- Page extract -

____

A bispartisan group of US Congresspeople have called on ICANN to stop bowing to Governmental Advisory Committee meddling.
Showing characteristic chutzpah, the governmental body advises ICANN that advice from governments should be viewed less deferentially in future, lest the GAC gain too much power.
The members wrote (pdf):
Recent reports indicate that the GAC has sought to increase its power at the expense of the multistakeholder system. Although government engagement in Internet governance is prudent, we are concerned that allowing government interference threatens to undermine the multistakeholder system, increasing the risk of government capture of the ICANN Board.
The letter was signed by 11 members of the House Judiciary Subcommittee on Courts, Intellectual Property and the Internet, which is one of the House committees that most frequently hauls ICANN to Capitol Hill to explain itself.
Most of the signatories are from the Republican majority, but some are Democrats.
It’s not entirely clear where they draw the line between “engagement” and “interference”.
The letter highlights two specific pieces of GAC input that the signatories seem to believe constitute interference.

____

- Source data -
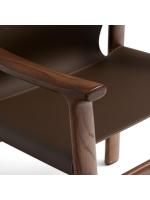 DESTOY Silla con reposabrazos en madera maciza de fresno con acabado nogal y piel natural marrón oscuro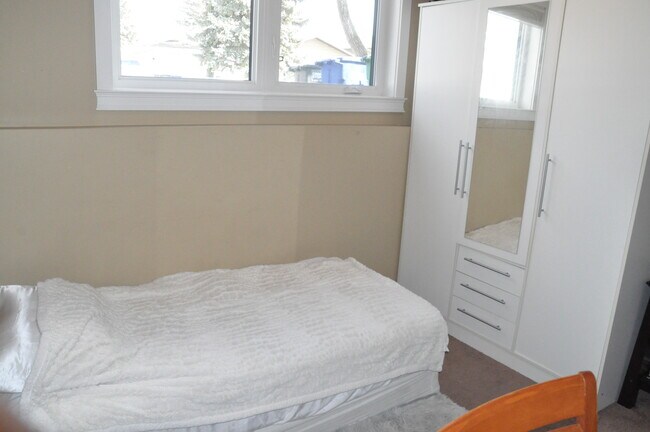 Photo - 1508 Laura Av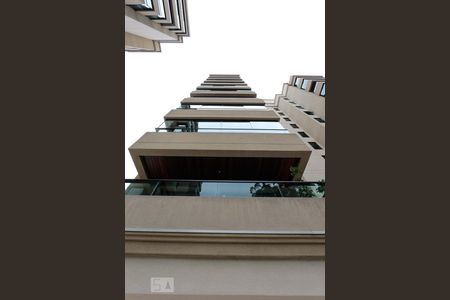 Apartamento à venda com 180m², 4 quartos e 4 vagas Apartamento à venda com 180m², 4 quartos e 4 vagasFachada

____

- Problem set -
1) In the article on the congressional letter to ICANN, how many members of the House Judiciary Subcommittee signed the letter?
2) Write the continuation of the article on the congressional letter to ICANN, picking up right after its final sentence.
The lines above come from a separate source, not from the article on the congressional letter to ICANN.

- Results -
1) 11 members signed it.

2)
First, the GAC’s objection to Amazon’s application for .amazon. The letter says this objection came “without legal basis” and that ICANN “succumbed to political pressure” when it rejected the application.
In reality, the GAC’s advice was consensus advice as envisaged by the Application Guidebook rules. It was the US government that succumbed to political pressure, when it decided to keep its mouth shut and allow the rest of the GAC to reach consensus.
The one thing the GAC did wrong was filing its .amazon objection outside of the window envisaged by the Guidebook, but that’s true of almost every piece of advice it’s given about new gTLD applications.
Second, the Congresspeople are worried that the GAC has seized for its members the right to ban the two-letter code representing their country from any new gTLD of their choosing.
I’ve gone into some depth into how stupid and hypocritical this is before.
The letter says that it has “negative implications for speech and the world economy”, which probably has a grain of truth in it.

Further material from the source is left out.